Reproduce the stretch of the listing from the line containing "What distance away" through the line containing "9.66 meters", swapping "airplane window" for "cabin window" and leaving everything else unchanged.

Records from a collection:

=====

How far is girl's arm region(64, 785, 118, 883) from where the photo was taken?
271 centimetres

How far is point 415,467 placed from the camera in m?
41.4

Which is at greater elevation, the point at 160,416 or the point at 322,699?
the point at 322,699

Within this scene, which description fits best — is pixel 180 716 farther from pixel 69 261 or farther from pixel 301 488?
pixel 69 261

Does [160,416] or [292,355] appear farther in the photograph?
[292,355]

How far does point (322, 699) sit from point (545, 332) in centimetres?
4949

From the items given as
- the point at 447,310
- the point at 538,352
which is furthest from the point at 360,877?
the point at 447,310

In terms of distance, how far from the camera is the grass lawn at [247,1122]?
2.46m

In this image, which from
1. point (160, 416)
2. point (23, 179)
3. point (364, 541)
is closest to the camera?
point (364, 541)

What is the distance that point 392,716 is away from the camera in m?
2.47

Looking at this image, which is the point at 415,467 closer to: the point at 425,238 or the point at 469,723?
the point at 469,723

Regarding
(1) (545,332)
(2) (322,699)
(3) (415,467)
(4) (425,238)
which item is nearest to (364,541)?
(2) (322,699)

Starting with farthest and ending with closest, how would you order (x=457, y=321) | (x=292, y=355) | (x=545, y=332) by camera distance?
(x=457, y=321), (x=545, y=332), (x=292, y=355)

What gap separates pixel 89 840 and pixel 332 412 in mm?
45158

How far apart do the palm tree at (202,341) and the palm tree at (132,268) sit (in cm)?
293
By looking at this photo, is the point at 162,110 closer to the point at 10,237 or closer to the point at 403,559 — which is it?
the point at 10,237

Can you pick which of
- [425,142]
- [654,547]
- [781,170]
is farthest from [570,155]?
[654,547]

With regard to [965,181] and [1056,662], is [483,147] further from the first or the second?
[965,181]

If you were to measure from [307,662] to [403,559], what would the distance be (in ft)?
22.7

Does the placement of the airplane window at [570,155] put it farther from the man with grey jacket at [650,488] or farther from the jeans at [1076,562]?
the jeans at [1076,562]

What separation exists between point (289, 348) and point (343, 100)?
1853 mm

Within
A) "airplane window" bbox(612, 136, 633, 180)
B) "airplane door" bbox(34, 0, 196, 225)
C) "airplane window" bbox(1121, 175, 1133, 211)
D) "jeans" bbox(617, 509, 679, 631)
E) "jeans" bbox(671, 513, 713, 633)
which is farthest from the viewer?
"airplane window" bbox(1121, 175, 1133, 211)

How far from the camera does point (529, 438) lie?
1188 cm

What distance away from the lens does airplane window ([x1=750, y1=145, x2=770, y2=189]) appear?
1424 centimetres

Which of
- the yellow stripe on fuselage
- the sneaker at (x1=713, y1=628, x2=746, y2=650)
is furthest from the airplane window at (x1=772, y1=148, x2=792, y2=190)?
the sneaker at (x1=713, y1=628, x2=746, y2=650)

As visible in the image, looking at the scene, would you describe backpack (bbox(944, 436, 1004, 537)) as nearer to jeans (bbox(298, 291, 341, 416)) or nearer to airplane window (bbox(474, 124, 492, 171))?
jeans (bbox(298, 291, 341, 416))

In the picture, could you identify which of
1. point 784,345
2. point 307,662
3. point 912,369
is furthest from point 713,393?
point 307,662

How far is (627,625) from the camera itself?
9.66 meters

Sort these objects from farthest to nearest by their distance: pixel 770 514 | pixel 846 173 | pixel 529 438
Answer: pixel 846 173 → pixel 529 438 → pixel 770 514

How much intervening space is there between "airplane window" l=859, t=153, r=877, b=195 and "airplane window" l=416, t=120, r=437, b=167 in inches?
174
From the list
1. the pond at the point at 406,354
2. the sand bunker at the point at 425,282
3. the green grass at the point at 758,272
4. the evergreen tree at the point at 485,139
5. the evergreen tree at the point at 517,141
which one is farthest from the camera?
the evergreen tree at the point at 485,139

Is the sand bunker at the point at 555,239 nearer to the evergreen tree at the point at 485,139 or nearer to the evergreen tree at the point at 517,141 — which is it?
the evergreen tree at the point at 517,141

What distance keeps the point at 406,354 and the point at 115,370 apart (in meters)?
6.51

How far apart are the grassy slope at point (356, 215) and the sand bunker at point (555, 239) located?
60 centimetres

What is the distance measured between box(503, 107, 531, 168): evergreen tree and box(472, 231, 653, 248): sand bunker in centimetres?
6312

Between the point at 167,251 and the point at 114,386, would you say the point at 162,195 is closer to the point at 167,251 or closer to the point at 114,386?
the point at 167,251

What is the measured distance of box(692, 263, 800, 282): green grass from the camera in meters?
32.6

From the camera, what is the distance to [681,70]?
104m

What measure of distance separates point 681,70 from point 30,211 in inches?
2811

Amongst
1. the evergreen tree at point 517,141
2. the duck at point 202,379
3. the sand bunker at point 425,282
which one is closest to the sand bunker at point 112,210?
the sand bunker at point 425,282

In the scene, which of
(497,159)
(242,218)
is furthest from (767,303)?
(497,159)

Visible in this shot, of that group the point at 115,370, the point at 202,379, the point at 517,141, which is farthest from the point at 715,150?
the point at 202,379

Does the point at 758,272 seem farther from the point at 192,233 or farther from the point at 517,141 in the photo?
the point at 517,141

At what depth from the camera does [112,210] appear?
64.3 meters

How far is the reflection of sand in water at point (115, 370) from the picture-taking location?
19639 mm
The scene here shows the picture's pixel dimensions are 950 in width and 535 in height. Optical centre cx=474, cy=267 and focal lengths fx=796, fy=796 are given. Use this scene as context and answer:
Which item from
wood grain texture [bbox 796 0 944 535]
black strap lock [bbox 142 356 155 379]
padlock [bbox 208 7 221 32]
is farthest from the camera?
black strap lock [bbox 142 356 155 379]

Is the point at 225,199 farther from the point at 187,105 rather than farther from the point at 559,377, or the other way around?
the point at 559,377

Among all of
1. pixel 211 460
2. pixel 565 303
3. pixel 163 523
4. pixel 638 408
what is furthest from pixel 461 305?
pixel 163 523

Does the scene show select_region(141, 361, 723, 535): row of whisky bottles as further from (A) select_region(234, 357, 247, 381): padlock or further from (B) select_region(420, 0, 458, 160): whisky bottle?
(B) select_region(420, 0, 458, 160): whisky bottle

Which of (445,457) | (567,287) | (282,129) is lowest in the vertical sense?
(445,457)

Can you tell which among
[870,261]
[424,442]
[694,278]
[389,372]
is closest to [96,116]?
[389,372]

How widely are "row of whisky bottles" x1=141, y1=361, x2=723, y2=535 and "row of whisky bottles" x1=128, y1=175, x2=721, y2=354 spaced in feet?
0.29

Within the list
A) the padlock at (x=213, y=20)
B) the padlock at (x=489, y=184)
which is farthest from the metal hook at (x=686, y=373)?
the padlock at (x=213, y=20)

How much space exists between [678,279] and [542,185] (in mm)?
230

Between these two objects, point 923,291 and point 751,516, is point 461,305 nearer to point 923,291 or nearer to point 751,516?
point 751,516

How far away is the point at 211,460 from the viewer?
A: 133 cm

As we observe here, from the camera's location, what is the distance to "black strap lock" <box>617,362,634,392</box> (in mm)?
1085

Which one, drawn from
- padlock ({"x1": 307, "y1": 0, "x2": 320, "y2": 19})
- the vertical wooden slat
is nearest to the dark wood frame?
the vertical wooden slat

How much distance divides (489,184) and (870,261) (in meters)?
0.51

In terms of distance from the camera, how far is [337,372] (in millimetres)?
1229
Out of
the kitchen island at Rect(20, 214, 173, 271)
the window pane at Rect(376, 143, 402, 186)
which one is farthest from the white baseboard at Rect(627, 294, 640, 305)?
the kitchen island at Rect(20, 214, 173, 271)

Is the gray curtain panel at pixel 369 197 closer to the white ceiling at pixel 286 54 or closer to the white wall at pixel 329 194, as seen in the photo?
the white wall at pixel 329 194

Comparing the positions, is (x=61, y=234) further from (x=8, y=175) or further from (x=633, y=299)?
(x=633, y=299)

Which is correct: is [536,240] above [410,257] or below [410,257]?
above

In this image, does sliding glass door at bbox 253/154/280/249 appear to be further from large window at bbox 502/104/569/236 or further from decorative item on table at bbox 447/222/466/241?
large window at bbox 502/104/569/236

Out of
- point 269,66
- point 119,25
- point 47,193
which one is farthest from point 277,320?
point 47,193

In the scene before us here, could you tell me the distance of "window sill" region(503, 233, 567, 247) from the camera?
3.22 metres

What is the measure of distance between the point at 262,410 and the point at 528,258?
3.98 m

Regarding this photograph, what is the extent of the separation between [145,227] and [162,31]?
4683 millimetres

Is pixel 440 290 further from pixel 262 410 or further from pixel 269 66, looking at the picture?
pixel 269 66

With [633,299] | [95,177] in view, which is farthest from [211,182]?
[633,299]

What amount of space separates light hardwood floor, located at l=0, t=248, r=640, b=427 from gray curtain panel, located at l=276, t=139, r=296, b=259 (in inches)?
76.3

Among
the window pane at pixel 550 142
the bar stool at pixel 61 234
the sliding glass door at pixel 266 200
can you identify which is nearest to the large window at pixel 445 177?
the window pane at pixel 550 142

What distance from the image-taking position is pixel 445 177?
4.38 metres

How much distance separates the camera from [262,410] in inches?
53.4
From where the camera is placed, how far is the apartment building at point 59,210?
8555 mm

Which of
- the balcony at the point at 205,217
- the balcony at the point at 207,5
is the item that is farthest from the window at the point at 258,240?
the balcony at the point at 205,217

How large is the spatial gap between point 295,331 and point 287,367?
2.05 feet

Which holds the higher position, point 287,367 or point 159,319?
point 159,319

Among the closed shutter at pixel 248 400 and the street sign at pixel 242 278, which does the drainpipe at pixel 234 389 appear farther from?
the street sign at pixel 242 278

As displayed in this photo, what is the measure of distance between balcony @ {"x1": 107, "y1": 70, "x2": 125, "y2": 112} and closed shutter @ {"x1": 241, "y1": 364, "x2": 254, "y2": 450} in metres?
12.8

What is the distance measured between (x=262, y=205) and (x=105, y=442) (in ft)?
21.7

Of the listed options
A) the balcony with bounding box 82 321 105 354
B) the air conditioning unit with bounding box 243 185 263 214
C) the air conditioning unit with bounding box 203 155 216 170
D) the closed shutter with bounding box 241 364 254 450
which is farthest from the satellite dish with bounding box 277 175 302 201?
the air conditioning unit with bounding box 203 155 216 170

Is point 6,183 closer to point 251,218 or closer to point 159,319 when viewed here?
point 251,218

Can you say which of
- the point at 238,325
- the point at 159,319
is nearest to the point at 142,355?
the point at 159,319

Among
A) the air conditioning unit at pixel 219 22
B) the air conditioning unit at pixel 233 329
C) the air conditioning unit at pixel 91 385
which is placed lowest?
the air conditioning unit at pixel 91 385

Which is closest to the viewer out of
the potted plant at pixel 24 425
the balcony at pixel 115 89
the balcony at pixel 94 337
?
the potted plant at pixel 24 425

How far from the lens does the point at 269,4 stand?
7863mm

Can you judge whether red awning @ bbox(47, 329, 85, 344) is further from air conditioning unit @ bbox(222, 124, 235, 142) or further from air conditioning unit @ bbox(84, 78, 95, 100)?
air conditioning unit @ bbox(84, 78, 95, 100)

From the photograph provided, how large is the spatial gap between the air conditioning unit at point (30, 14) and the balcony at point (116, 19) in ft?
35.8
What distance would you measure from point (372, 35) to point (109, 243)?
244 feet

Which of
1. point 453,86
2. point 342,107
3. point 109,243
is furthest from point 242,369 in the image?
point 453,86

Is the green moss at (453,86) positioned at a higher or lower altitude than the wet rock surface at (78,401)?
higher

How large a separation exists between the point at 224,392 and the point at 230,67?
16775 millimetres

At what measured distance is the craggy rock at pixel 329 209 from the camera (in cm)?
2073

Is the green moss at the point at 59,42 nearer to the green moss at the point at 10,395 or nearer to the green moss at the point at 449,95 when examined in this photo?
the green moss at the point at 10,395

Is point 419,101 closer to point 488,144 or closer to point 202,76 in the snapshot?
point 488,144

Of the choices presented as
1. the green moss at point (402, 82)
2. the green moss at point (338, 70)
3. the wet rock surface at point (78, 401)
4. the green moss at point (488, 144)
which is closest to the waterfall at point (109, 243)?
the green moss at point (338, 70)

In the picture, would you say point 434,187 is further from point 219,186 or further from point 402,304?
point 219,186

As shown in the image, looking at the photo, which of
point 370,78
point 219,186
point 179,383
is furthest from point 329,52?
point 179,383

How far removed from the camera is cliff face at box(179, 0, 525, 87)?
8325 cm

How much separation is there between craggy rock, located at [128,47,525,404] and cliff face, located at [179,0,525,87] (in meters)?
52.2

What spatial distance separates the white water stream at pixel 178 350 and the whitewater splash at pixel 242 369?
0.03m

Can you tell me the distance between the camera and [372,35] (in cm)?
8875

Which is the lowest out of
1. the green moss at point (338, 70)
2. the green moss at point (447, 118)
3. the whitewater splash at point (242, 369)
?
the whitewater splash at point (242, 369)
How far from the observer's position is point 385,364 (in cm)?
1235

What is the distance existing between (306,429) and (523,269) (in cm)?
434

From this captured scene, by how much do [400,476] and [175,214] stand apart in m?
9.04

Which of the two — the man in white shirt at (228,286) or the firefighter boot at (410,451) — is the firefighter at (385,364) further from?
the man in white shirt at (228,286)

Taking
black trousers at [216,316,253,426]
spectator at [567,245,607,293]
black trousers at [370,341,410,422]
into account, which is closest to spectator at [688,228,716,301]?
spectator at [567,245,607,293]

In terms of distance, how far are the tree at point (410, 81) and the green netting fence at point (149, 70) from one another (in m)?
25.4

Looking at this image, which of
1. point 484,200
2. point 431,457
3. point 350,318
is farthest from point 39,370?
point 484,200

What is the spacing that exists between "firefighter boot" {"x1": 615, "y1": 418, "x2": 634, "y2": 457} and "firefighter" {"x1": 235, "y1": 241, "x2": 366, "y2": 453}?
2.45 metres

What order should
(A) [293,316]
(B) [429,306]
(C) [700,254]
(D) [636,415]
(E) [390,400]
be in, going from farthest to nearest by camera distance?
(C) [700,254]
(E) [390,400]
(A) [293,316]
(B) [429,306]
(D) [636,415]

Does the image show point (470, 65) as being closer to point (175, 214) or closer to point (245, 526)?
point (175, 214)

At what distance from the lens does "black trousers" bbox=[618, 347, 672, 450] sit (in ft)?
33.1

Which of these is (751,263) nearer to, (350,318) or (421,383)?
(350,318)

=====

-- The reply --
What distance away from the lens does cabin window ([x1=750, y1=145, x2=770, y2=189]) appear?
1424 centimetres

Which of
- the yellow stripe on fuselage
- the sneaker at (x1=713, y1=628, x2=746, y2=650)
is furthest from the cabin window at (x1=772, y1=148, x2=792, y2=190)?
the sneaker at (x1=713, y1=628, x2=746, y2=650)

As visible in the image, looking at the scene, would you describe backpack (bbox(944, 436, 1004, 537)) as nearer to jeans (bbox(298, 291, 341, 416)) or nearer to cabin window (bbox(474, 124, 492, 171))?
jeans (bbox(298, 291, 341, 416))

In the picture, could you identify which of
1. point 784,345
2. point 307,662
3. point 912,369
is furthest from point 713,393?
point 307,662

How far is (627,625) from the camera itself?
9.66 meters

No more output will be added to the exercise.